IVL catheter delivery was successful in 19 patients. The composite of major adverse events at 30 days was 0%. The acute reduction in percent diameter stenosis of target lesions was 46.5%. All patients achieved residual diameter stenosis ≤50%. Vascular complications were minimal with only 1 type B dissection reported and 2 stents placed. None of the subjects experienced thrombus formation, abrupt closure, distal embolization, or perforation. There were no device-related complications.
The early results of this pilot study demonstrated that calcified, stenotic infrapopliteal arteries can be safely and successfully treated with intravascular lithotripsy.

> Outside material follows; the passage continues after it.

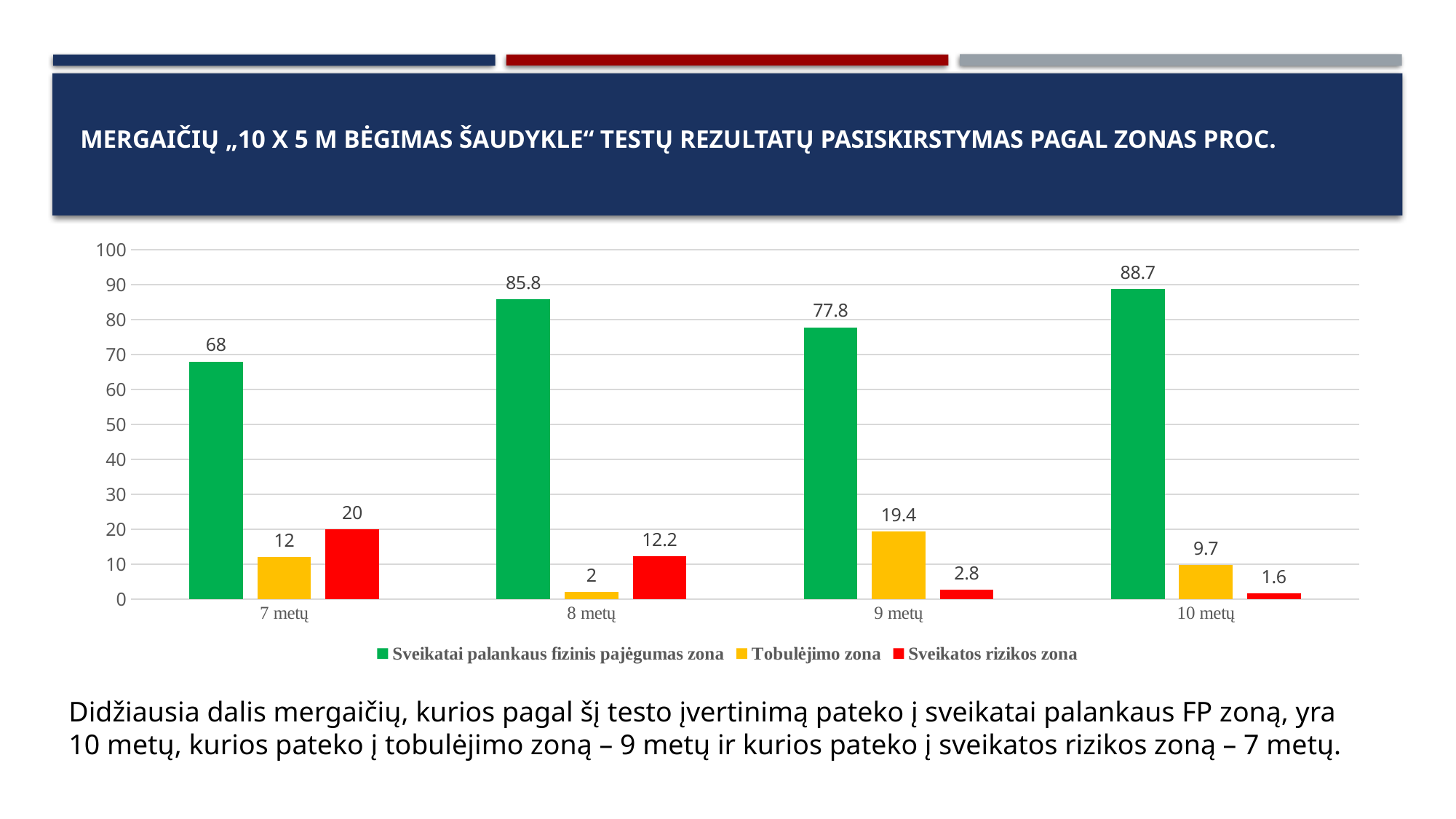
What is the value for 'Sveikatai palankaus fizinis pajėgumas zona' for 8 metų? 85.8 What is the value for 'Sveikatos rizikos zona' for 10 metų? 1.6 Is the value for 'Sveikatai palankaus fizinis pajėgumas zona' for 9 metų greater or less than 80? less What is the value for 'Tobulėjimo zona' for 9 metų? 19.4 Which is larger: the 'Tobulėjimo zona' value for 7 metų or for 10 metų? 7 metų What colour represents 'Sveikatos rizikos zona' in the chart? red How many age groups are shown on the x axis? 4 Which age group has the lowest value for 'Tobulėjimo zona'? 8 metų What is the difference between the 'Sveikatos rizikos zona' values for 7 metų and 8 metų? 7.8 Which age group has the highest value for 'Sveikatai palankaus fizinis pajėgumas zona'? 10 metų How many series does the legend list? 3 What kind of chart is shown on the slide? bar chart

评估使用血管内碎石术(IVL)系统治疗钙化性下肢动脉狭窄的安全性和可行性。
Disrupt BTK 研究是一项前瞻性、非随机、多中心、可行性和安全性试验,在 3 个参与地点(ClinicalTrials.gov 标识符 NCT02911623)招募了 20 名患者(平均年龄 79.0±9.6 岁;14 名男性)。15 名患者存在 Rutherford 5 级缺血,所有患者均有中度至重度膝下动脉钙化。患者接受 Shockwave Medical 外周 IVL 系统治疗,并随访 30 天。主要安全性终点是通过 30 天定义的主要不良事件的复合事件,定义为死亡、心肌梗死、目标肢体紧急手术血运重建或目标肢体截肢。主要有效性结果是急性靶病变狭窄程度百分比降低。
19 名患者成功进行了 IVL 导管输送。30 天时的主要不良事件复合发生率为 0%。靶病变的急性狭窄百分比降低 46.5%。所有患者的残余狭窄程度均≤50%。血管并发症很少,仅报告了 1 例 B 型夹层和 2 例支架置入。无患者发生血栓形成、急性闭塞、远端栓塞或穿孔。无器械相关并发症。
这项初步研究的早期结果表明,钙化性狭窄的下肢动脉可以安全且成功地通过血管内碎石术进行治疗。